## [Paginafragment]
......

| 
     
			
			
			IN 'T BARRE 
			NOORD'N
			VAN FEBRUARI
 
 
			
 
				
					
						| 
  Schaatsen 
						op Stadion Diekman met op de achtergrond klok en 
						ballenpaal..
 
 |  
			  
				
					
						| 
						
							| 
								
								
 
 
 Iedereen heeft het wel eens.
 Je herinnert je een in jouw ogen belangrijke of 
								heftige gebeurtenis uit het verleden. Je 
								probeert die met anderen die er volgens jou ook 
								bij waren te delen, maar men haalt de schouders 
								op of kijkt je aan met een gezicht van “waar heb 
								je het over?“
 Je weet het toch zeker en ziet het nog zo voor 
								je. Je bent toch niet gek? Maar toch ga je 
								twijfelen.
 Dat had ik met deze leuke foto van schaatsen op 
								de sintelbaan van het Diekman.
 Een dag van te voren hadden we op school de 
								boodschap meegekregen dat er voor de liefhebbers 
								schaatswedstrijden werden gehouden. Die mee 
								wilde doen moest om 8.15 uur op het Diekman 
								zijn, die niet kon schaatsen of geen zin had, 
								moest gewoon naar school. Hoewel er weinig 
								schaatstalent in mij school, koos ik uiteraard 
								voor het schaatsen want alles was in die tijd 
								beter dan het volgen van saaie lessen als 
								algebra of meetkunde…. Die middag was het echter 
								gaan sneeuwen en in de avond stak er een barre 
								oostenwind op die strenge vorst aanvoerde zodat 
								het vroor dat het kraakte. De morgen van de 
								schaatswedstrijd was het naast ijzig koud dan 
								ook spiegelglad op de hard bevroren sneeuw. De 
								baan was een puinhoop maar desondanks moest er 
								worden geschaatst. Zo goed en zo kwaad als het 
								ging werd er een wedstrijdbaan gecreëerd en 
								startten we met vier man tegelijk de voorronden 
								die ik uiteraard verloor. Er waren veel 
								valpartijen waarbij het er soms bloederig aan 
								toe ging.

......

## [Materiaal]
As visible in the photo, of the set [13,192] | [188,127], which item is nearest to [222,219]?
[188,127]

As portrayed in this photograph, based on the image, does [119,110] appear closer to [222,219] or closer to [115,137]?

......

## [Uit te voeren taak]
Geef het gedeelte van de tekst over het schaatsen op het Diekman van "Iedereen heeft het" tot "van het Diekman." opnieuw weer, waarbij u "foto" vervangt door "opname".

## [Volledig antwoord]
Iedereen heeft het wel eens.
 Je herinnert je een in jouw ogen belangrijke of 
								heftige gebeurtenis uit het verleden. Je 
								probeert die met anderen die er volgens jou ook 
								bij waren te delen, maar men haalt de schouders 
								op of kijkt je aan met een gezicht van “waar heb 
								je het over?“
 Je weet het toch zeker en ziet het nog zo voor 
								je. Je bent toch niet gek? Maar toch ga je 
								twijfelen.
 Dat had ik met deze leuke opname van schaatsen op 
								de sintelbaan van het Diekman.